Reproduce, word for word, the stretch of the cy-près doctrine passage from "The cy-près doctrine" through "the United States.".

Extract:
┏━━

= Cy-près doctrine =

Court amendment of a legal document

The cy-près doctrine (/ˌsiːˈpreɪ/ see-PRAY-'; Law French, lit. 'so close', modern French: si près or aussi près) is a legal doctrine which allows a court to amend a legal document to enforce it "as near as possible" to the original intent of the instrument, in situations where it becomes impossible, impracticable, or illegal to enforce it under its original terms. The doctrine first arose in the English courts of equity, originating in the law of charitable trusts, but it has since been applied in the context of class action settlements in the United States.

┗━━

Dataset content:
┏━━

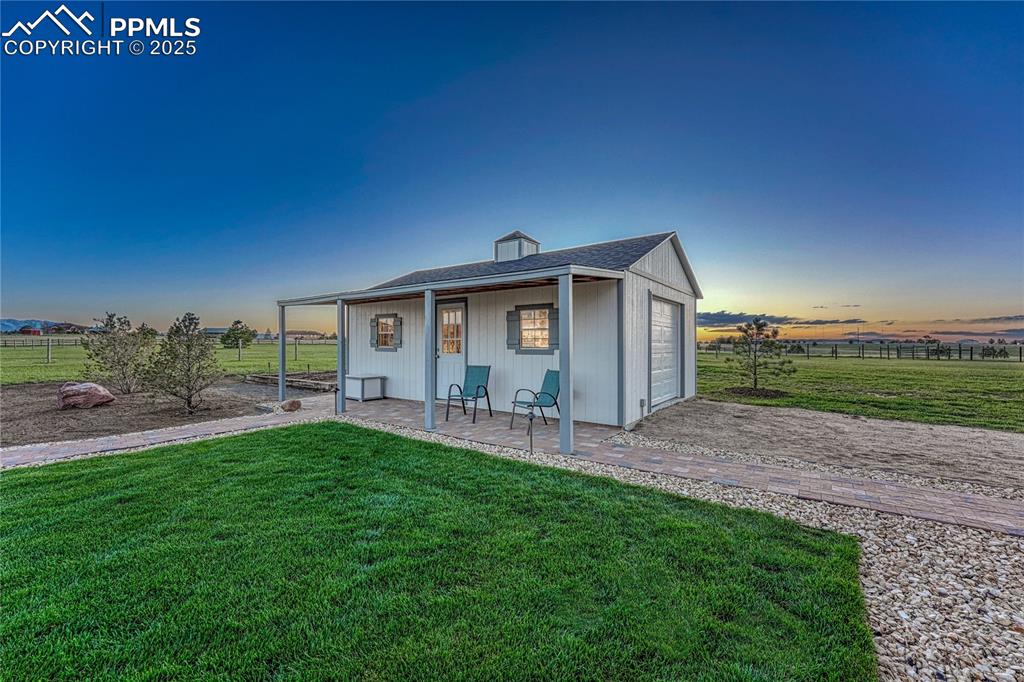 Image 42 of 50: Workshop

┗━━
┏━━

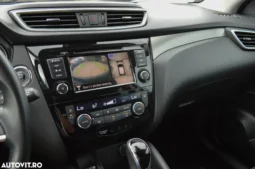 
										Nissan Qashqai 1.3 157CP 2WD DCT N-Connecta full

┗━━

Problem solution:
The cy-près doctrine (/ˌsiːˈpreɪ/ see-PRAY-'; Law French, lit. 'so close', modern French: si près or aussi près) is a legal doctrine which allows a court to amend a legal document to enforce it "as near as possible" to the original intent of the instrument, in situations where it becomes impossible, impracticable, or illegal to enforce it under its original terms. The doctrine first arose in the English courts of equity, originating in the law of charitable trusts, but it has since been applied in the context of class action settlements in the United States.